Around 1792, Mir Fateh Ali of the Talpur dynasty sent 15,000 men to take Karachi. They camped across the Lyari River, fixing cannon against the fort. Inside, the inhabitants -- along with 500 fishermen and mariners -- held firm under Seth Balramdas, who armed them from his own stores of gunpowder meant for merchantmen. The fort's seaside entrance remained open, supplies were adequate, though the people had to drink brackish well water since the Lyari was inaccessible. After two and a half months, the Talpurs withdrew. A second siege lasted three months. The same defenders, the same merchant ammunition, the same result. The Talpurs retreated to Hyderabad.

The Keys to the Gates

For the third attempt in 1794-95, Mir Fateh Ali sent 20,000 men. But this time, the approach was different. Mir Karam Ali, who had a friendship with Seth Dharianamal (Balramdas's successor), sent a letter acknowledging the merchant's twice-victorious defense and appealing to their personal bond. Dharianamal wrote to the Khan of Kalat begging for reinforcements.
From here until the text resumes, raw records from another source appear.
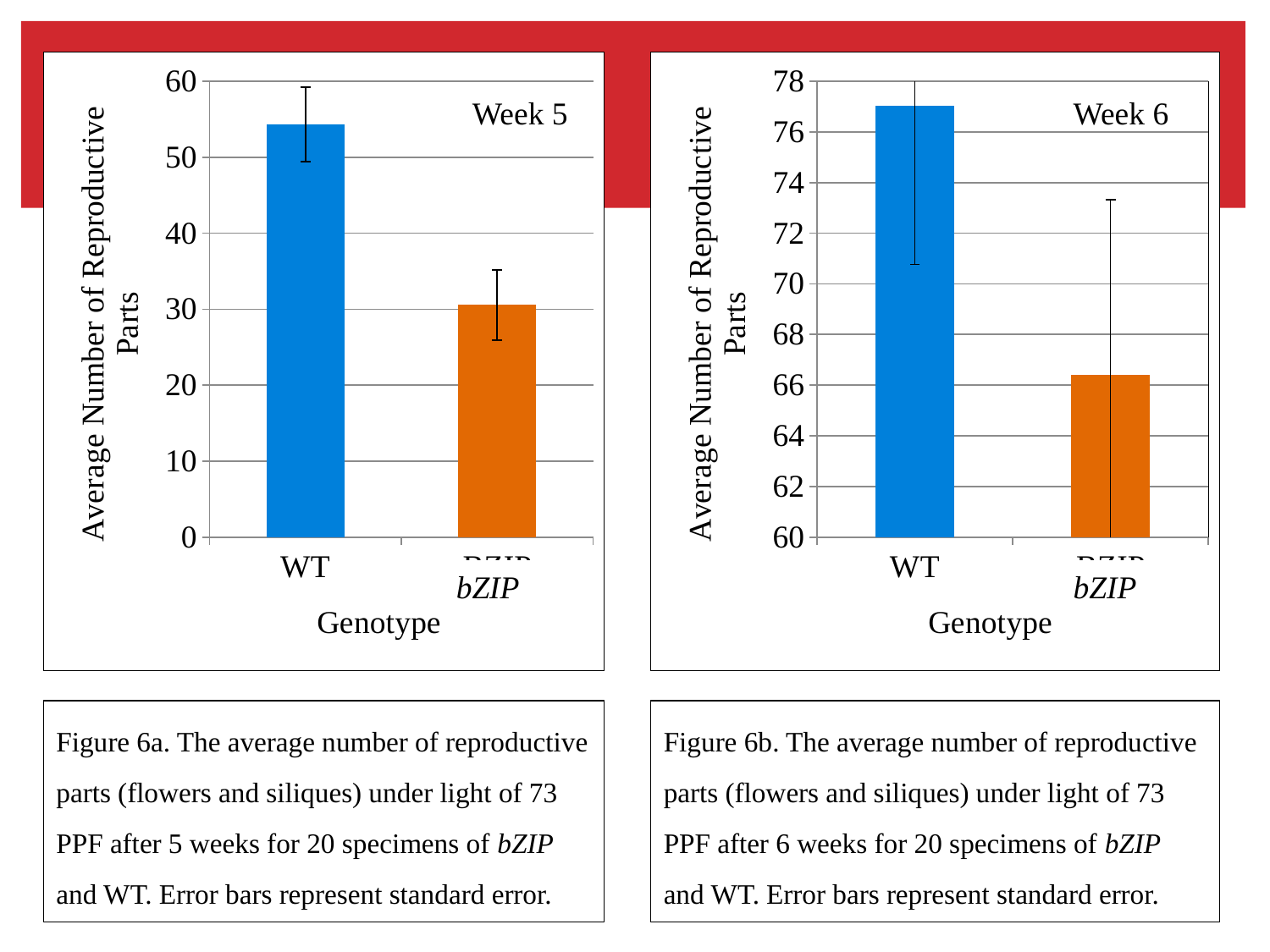
How many genotype categories are shown in the Week 6 chart? 2 What is the x-axis label of the Week 5 chart? Genotype In the Week 5 chart, is the value for WT greater or less than 50? greater In the Week 6 chart, is the value for bZIP larger or smaller than the value for WT? smaller In the Week 5 chart, is the value for bZIP greater or less than 40? less In the Week 6 chart, is the value for WT greater or less than 74? greater In the Week 6 chart, which genotype has the higher average number of reproductive parts? WT In the Week 5 chart, which genotype has the higher average number of reproductive parts? WT What kind of chart is the Week 5 chart? bar chart In the Week 5 chart, which genotype has the lower average number of reproductive parts? bZIP What is the y-axis label of the Week 6 chart? Average Number of Reproductive Parts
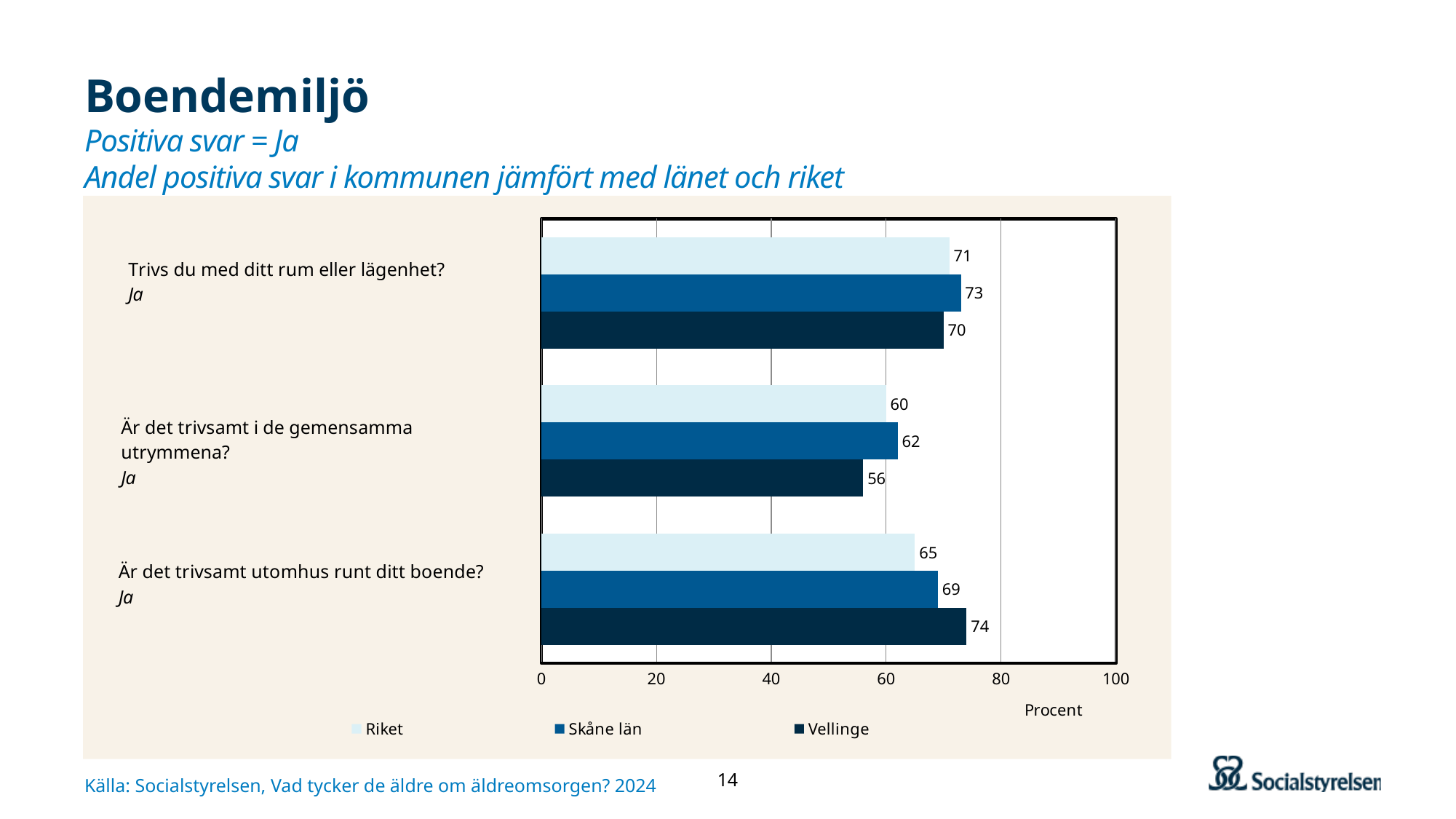
Which series has the lowest value for "Är det trivsamt utomhus runt ditt boende?"? Riket What is the difference between the Skåne län and Vellinge values for "Är det trivsamt i de gemensamma utrymmena?"? 6 How many questions (categories) are shown on the chart? 3 Which series has the highest value for "Är det trivsamt i de gemensamma utrymmena?"? Skåne län What is the value for Riket on "Trivs du med ditt rum eller lägenhet?"? 71 What is the value for Skåne län on "Är det trivsamt i de gemensamma utrymmena?"? 62 What is the label of the x axis? Procent Which is larger for "Är det trivsamt utomhus runt ditt boende?": Vellinge or Skåne län? Vellinge What kind of chart is shown on the slide? bar chart What is the value for Vellinge on "Är det trivsamt utomhus runt ditt boende?"? 74 Is the Vellinge value for "Är det trivsamt i de gemensamma utrymmena?" greater or less than 60? less How many series does the legend list? 3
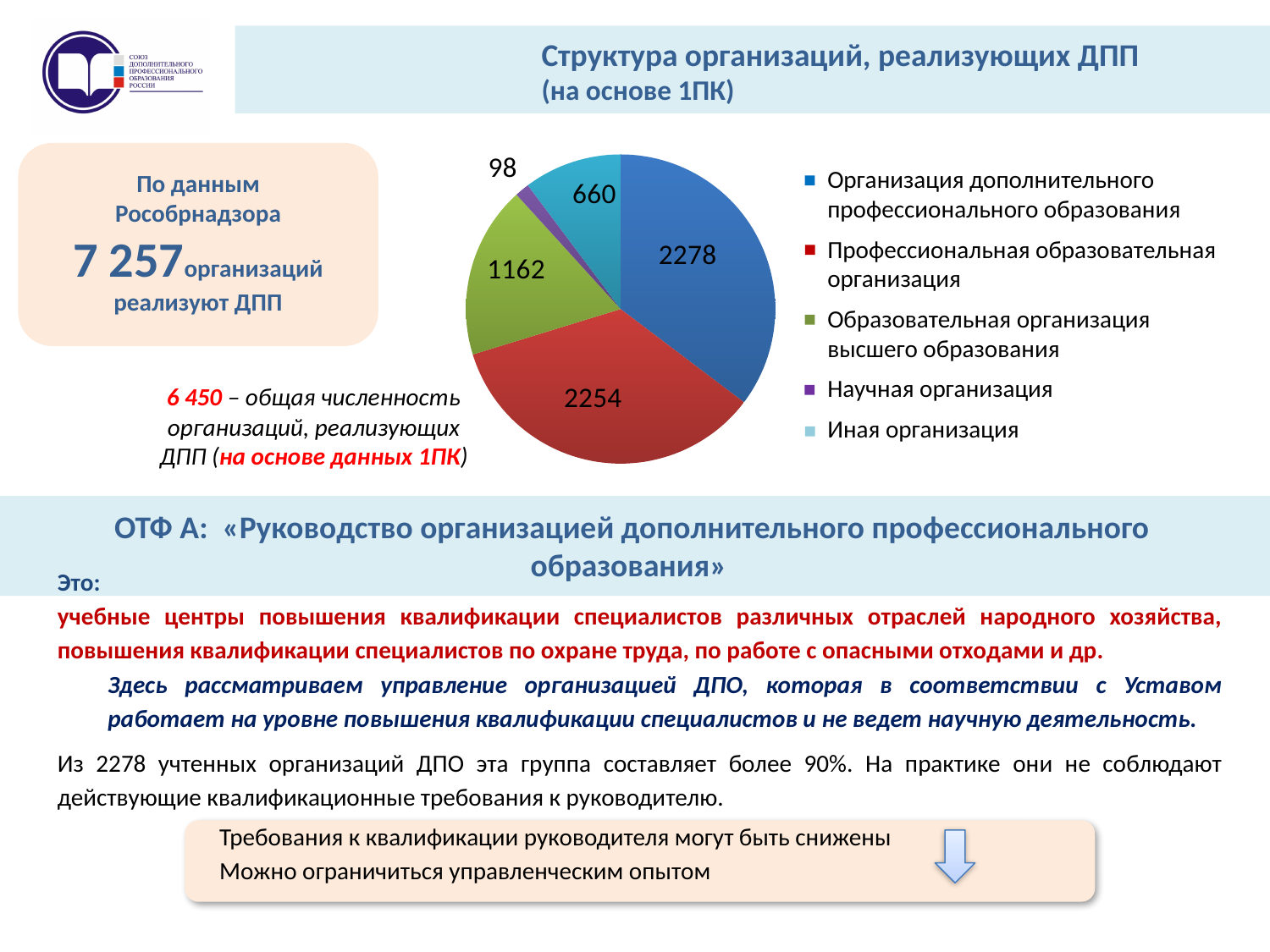
How many entries does the legend of the pie chart list? 5 How many slices does the pie chart have? 5 What is the value for 'Организация дополнительного профессионального образования' in the pie chart? 2278 Which category has the smallest slice in the pie chart? Научная организация What is the value for 'Иная организация' in the pie chart? 660 Which is larger: the value for 'Иная организация' or the value for 'Научная организация'? Иная организация What is the value for 'Научная организация' in the pie chart? 98 Which category has the largest slice in the pie chart? Организация дополнительного профессионального образования What is the value for 'Образовательная организация высшего образования' in the pie chart? 1162 What is the difference between the values for 'Образовательная организация высшего образования' and 'Иная организация'? 502 What is the value for 'Профессиональная образовательная организация' in the pie chart? 2254 What type of chart is shown on the slide? pie chart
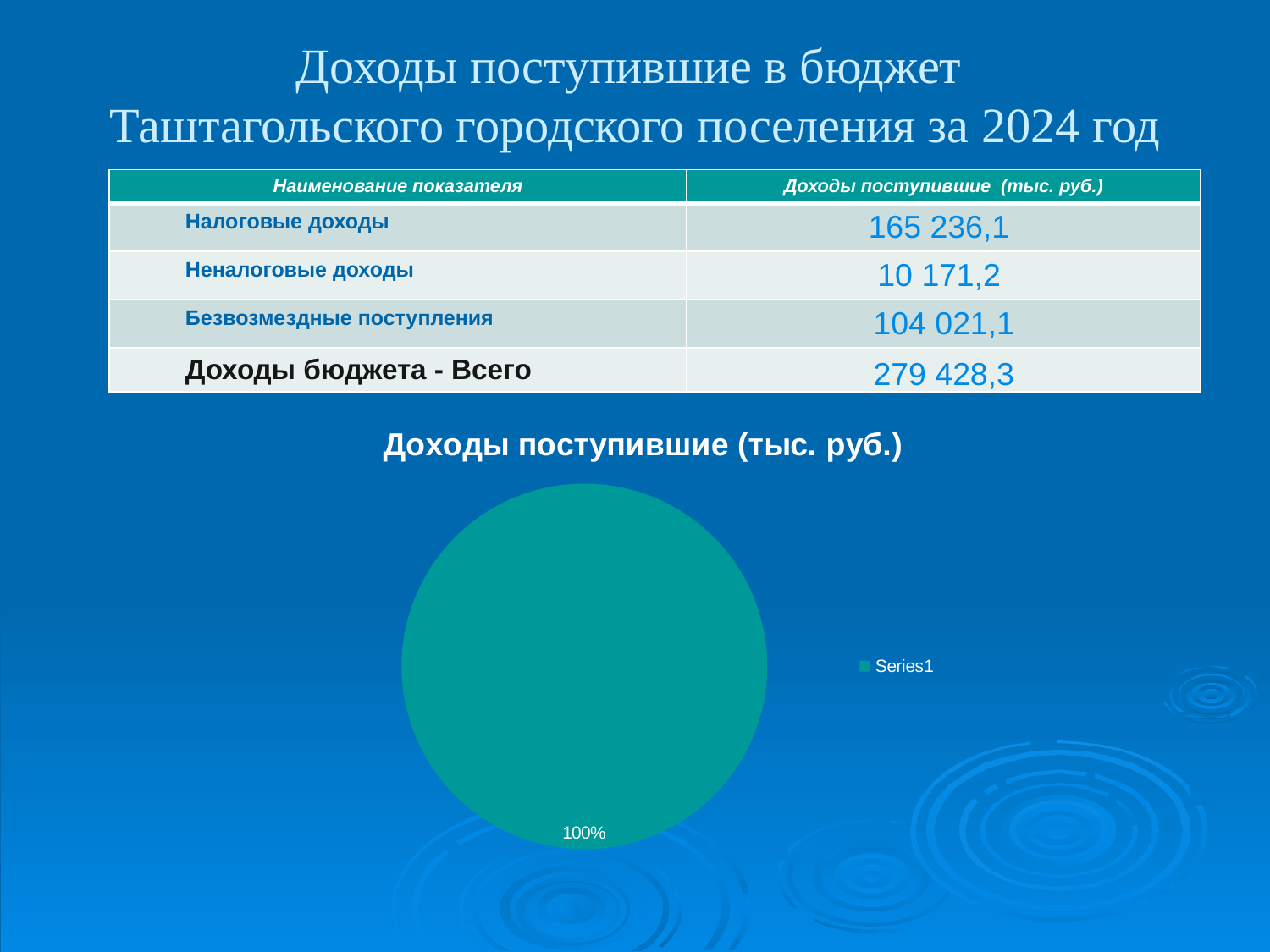
How many series does the chart legend list? 1 What is the name of the series shown in the chart legend? Series1 How many slices does the pie chart have? 1 What share of the pie does the single slice represent? 100% What kind of chart is shown on the slide? pie chart What is the title of the pie chart? Доходы поступившие (тыс. руб.)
The khan's reply was effectively an abandonment. So Dharianamal negotiated surrender terms: no Talpur soldiers would enter the town, and the appointed governor would rule with the merchant's counsel. On the 11th of the month of Badh, Dharianamal personally carried the keys of the Mitha and Khara Gates to the Talpur commanders. They received him with great respect, entered the city briefly to inspect the grounds, shared sherbat and rose water in his chambers, and returned to camp.

The Merchant Who Would Not Profit

When the Talpurs offered Seth Dharianamal a share of Karachi's revenues or a remission of import duties as reward, he refused. People might think he had betrayed the town for personal gain, he explained. Mir Fateh Ali overruled him on one point, granting him a one-third reduction in excise duties on his trade and exempting his gardens from land tax. The Talpurs also let him continue operating a private distillery, a privilege his family had held since the Kalhora era. The merchant who had fought two sieges with ship ammunition chose to surrender the city when defense became impossible, and then declined payment for the act. Karachi had changed hands, but its commercial character -- pragmatic, transactional, survival-oriented -- remained unchanged.

From the Air

Located at 24.86N, 67.01E in what is now central Karachi, Pakistan. The old fort area sits near the harbor and the Lyari River, which played a crucial role in the sieges. Nearest airport is Jinnah International Airport (OPKC). The Lyari River channel is visible from altitude as it cuts through the dense urban fabric toward the Arabian Sea. The harbor area where the fort once stood is now surrounded by the modern port and downtown Karachi.